See also Archbishop of Canterbury, Pope Benedict discuss ecumenical, Muslim-Christian relations from ENS and Archbishop of Canterbury - ‘friendly meeting’ with Pope Benedict from ACNS.
Tuesday evening
There is also this report in the Catholic Herald based on an interview with Cardinal Kasper, and this interpretation of it by Ruth Gledhill.
There's me thinking he'd gone to Rome to report on Anglicanism to the Pope - oh he has, in part.
http://pluralistspeaks.blogspot.com/2008/05/row-meets-benny.html
Sorry but the image in my mind is that Rowan Williams has gone to Rome to learn about how to hold a trowel for the construction of aqueducts and viaducts.
Posted by: Pluralist on Tuesday, 6 May 2008 at 12:51pm BSTAdd this:
http://www.catholicherald.co.uk/articles/a0000273.shtml
The Vatican has said that the time has come for the Anglican Church to choose between Protestantism and the ancient churches of Rome and Orthodoxy. Speaking on the day that the Archbishop of Canterbury met Benedict XVI in Rome, Cardinal Walter Kasper, the president of the Pontifical Council of Christian Unity, said it was time for Anglicanism to "clarify its identity".
Posted by: John B. Chilton on Tuesday, 6 May 2008 at 9:48pm BST"Does it belong more to the churches of the first millennium -Catholic and Orthodox - or does it belong more to the Protestant churches of the 16th century? At the moment it is somewhere in between, . . ."

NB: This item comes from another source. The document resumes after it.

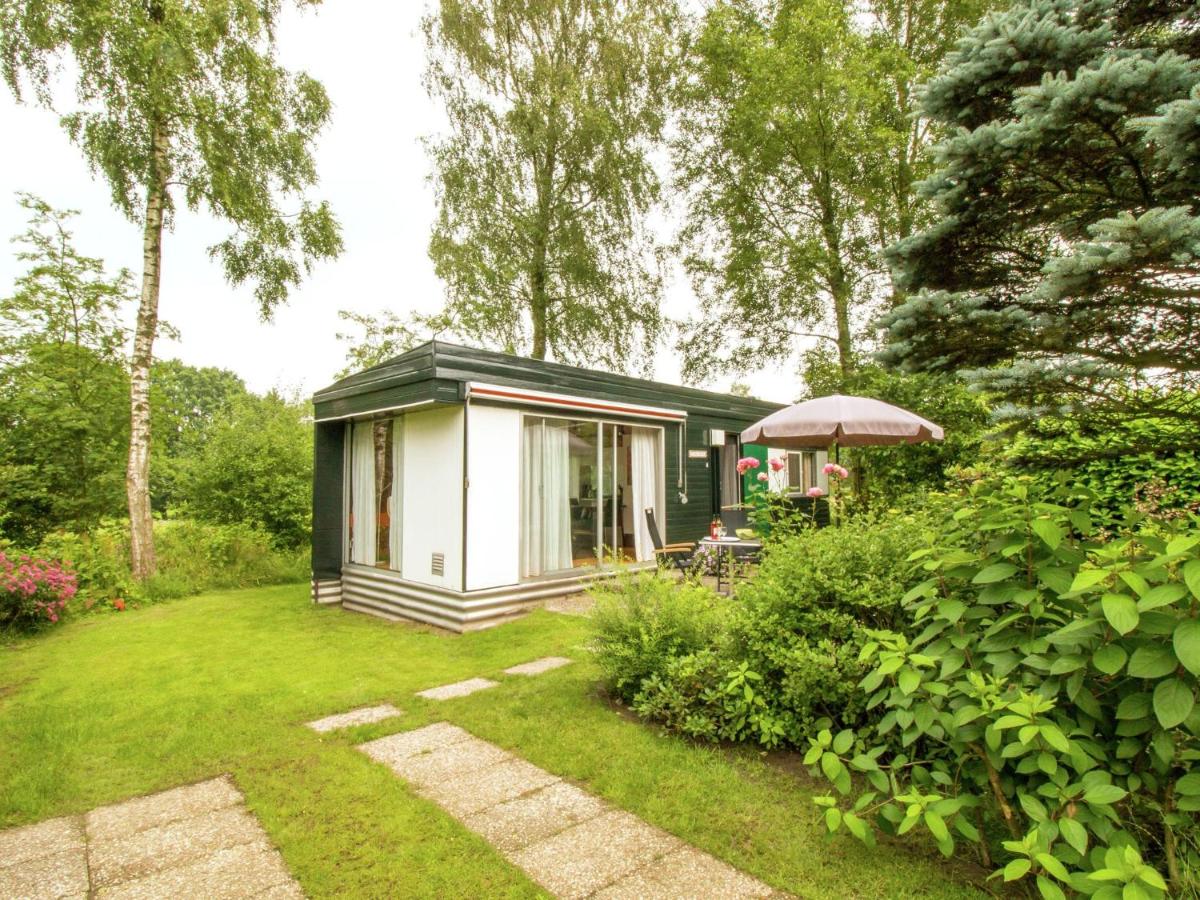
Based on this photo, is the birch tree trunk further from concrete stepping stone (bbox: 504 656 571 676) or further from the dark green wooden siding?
concrete stepping stone (bbox: 504 656 571 676)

That IS our identity. And, a mighty good one, too. I came to the TEC from the Roman Church. I don't want to go back. I found a home in the TEC - the service and beliefs were familiar. But, oh what a joy to me to have a woman priest. To be part of a Church in which woman were full and equal members. It lifted my soul. I pray that soon our Gay and Lesbian brothers and sisters throughout the Anglican Communion will find that same joy.

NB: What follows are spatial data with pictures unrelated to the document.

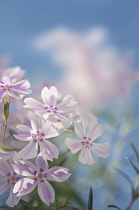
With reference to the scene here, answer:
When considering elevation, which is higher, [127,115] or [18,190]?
[127,115]

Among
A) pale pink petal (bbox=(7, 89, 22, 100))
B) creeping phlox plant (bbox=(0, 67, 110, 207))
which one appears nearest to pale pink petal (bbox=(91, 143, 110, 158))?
creeping phlox plant (bbox=(0, 67, 110, 207))

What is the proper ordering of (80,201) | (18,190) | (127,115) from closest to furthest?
(18,190), (80,201), (127,115)

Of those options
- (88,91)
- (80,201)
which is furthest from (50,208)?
(88,91)

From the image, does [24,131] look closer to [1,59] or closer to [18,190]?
[18,190]

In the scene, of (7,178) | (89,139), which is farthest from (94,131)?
(7,178)

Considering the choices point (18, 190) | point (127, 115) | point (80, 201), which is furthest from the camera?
point (127, 115)

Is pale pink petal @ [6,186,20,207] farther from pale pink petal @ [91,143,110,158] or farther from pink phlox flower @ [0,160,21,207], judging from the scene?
pale pink petal @ [91,143,110,158]
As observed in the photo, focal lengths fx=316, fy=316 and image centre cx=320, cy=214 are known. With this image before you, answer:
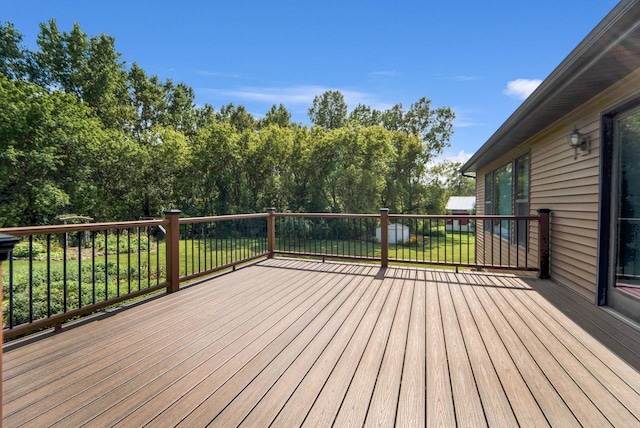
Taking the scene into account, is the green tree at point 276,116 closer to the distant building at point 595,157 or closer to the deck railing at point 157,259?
the deck railing at point 157,259

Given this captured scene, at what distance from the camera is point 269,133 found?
16.8 meters

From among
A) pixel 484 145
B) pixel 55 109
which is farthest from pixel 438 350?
pixel 55 109

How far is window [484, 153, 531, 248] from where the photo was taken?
547 cm

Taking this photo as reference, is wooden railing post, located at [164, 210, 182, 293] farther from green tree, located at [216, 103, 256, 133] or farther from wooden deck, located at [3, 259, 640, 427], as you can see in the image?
green tree, located at [216, 103, 256, 133]

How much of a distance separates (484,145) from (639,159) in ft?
10.3

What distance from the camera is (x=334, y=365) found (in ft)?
6.73

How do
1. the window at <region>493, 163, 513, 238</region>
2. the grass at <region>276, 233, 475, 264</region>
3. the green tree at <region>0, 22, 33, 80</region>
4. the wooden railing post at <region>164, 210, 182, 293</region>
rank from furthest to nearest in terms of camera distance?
the green tree at <region>0, 22, 33, 80</region> → the window at <region>493, 163, 513, 238</region> → the grass at <region>276, 233, 475, 264</region> → the wooden railing post at <region>164, 210, 182, 293</region>

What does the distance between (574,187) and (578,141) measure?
0.55 meters

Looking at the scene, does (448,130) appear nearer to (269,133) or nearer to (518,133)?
(269,133)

We have already chosen. Are we Protestants or Catholics? Yes.
The fact that this kindly prelate cannot wrap his head around it is irrelevant.
Posted by: Malcolm+ on Wednesday, 7 May 2008 at 3:35am BSTSurely Cardinal Kasper's remarks are untypically arrogant? Surely the greatness of Anglicanism lies in its reconciliation of the Reformation and Catholic traditions? And Akinola et al. represent the most Protestant side of Anglicanism, the extreme Evangelical side -- they certainly would be no allies in a shove of Anglicanism toward Rome.

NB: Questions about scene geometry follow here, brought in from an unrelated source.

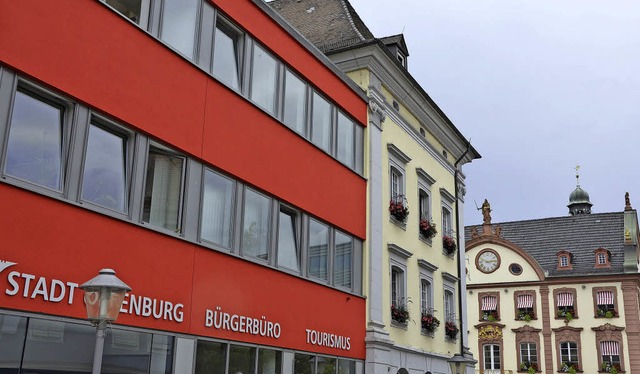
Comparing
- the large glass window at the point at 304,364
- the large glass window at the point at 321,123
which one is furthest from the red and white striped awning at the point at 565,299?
the large glass window at the point at 304,364

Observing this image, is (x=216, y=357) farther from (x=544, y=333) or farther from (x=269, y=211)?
(x=544, y=333)

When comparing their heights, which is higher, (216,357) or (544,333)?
(544,333)

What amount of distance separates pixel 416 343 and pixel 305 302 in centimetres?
710

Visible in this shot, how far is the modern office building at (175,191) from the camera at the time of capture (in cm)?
1040

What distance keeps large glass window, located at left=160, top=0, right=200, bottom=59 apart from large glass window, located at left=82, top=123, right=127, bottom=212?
2214 mm

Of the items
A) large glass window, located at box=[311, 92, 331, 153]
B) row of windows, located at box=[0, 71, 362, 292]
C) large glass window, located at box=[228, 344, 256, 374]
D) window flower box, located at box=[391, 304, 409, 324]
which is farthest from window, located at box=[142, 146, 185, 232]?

The sectarianism of my fellow Roman Catholics never ceases to appal me.
Posted by: Spirit of Vatican II on Wednesday, 7 May 2008 at 4:15am BSTRuth Gledhill is spot on. Although Cardinal Kasper no doubt meant well, he does illustrate a lack of understanding of the nature of Anglicanism.
Anglicanism doesn't decide anything or "clarify its identity" and neither does Catholicism.
If for nothing else, the Anglicans serve to remind us to pray for (re-)union with the Orthodox -- because it won't happen just because it is time to decide, which surely it always is.
The sad reality for Cardinal Kaspar is that the real movers against homosexuality in the Anglican Commnion are evangelivcals who are equally opposed to Rome.
With 17 women bishops at Lambeth..he needs to be challenged is RC dialogue with the Communion or primarily with the C of E.
Posted by: Robert Ian Williams on Wednesday, 7 May 2008 at 6:44am BSTYou've seen Archbishop Rowan backpeddle as fast as possible on dealing with gay churchpeople in a sane and just way: now just watch him do the same on women in the church.
Have we got to wait until the whole older generation of backward-looking sexist homophobes who currently dominate the C of E have actually died off before it can start to be an institution with any credibility?
Posted by: Fr Mark on Wednesday, 7 May 2008 at 7:58am BST"is RC dialogue with the Communion or primarily with the C of E."
Bang on the money, RIW.
Posted by: kieran crichton on Wednesday, 7 May 2008 at 2:28pm BSTThe RC Church must be very challenged in dialogue with the Anglican Communion because of its democratic and pluralistic polity as a communion of (in some sense) autonomous churches. Centuries of ultramontanism have stamped out anything approaching such a polity in the RC Church, and the timid openings of Vatican II have been stamped out as well (the appointment of bishops is more centralized than ever and the authority and status of episcopal conferences has been drastically undercut since 1968; the Roman episcopal synods issue in papal documents that frequently eliminate the aspects of episcopal opinion unacceptable to Rome and substitute papal opinion for them instead).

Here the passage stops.